Les Portugais sous le choc
Dès lors, de Guimarães à Faro, on redoute un orage politique submergeant le fragile équilibre économique et institutionnel de l’État. Le ministre de l’intérieur du Parti social démocrate (centre droit), Miguel Macedo, a déjà démissionné et le candidat du Parti socialiste aux élections législatives du printemps 2015, Antonio Costa, fait profil bas alors qu’il est largement en tête dans les sondages. « Il ne faut pas confondre amitié et solidarité personnelles avec action politique », se défend laborieusement l’ami et l’ancien ministre de Socrates. Les soupçons ne l’atteignent pas, mais dans l’indécision les électeurs s’en méfient.

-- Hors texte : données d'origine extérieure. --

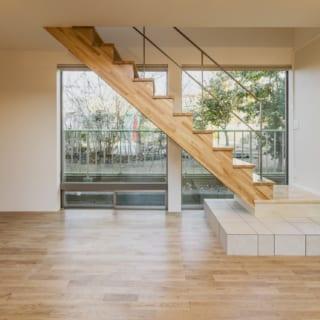 公園に面した窓に階段を設置することで、外から丸見えになることを防ぐ。 最初の1段をタイルとすることで高級感を演出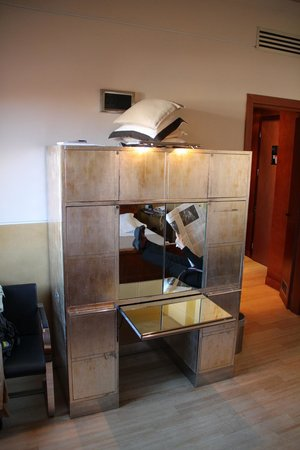 Ca' Pisani Hotel: The desk and chest of drawers, sort of.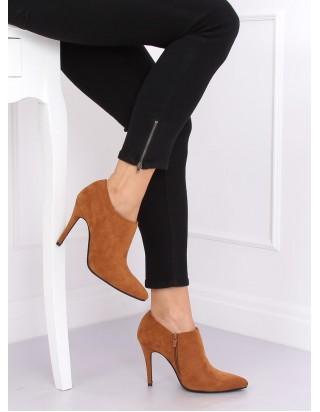 Hnedé vysoké topánky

On entend au loin des bourrasques déchirer le ciel politique. Pour l’instant, les rues restent calmes et les urnes sont garnies de bulletins démocratiques. Mais les sirènes du populisme et de l’extrémisme tonnent et la tornade de l’antisystème risque d’envahir les bureaux de vote, délaissés le 25 mai dernier lors des élections européennes. Le désenchantement politique risque de se transformer en mécontentement, voire en méfiance comme l’éclair draine son tonnerre. L’ouragan politique menace et la campagne électorale qui s’annonce sera sans doute décisive. Les candidats devront s’efforcer d’apaiser et de bercer un pays offensé et résolu à souffler de tempétueux suffrages à destinations des politiques.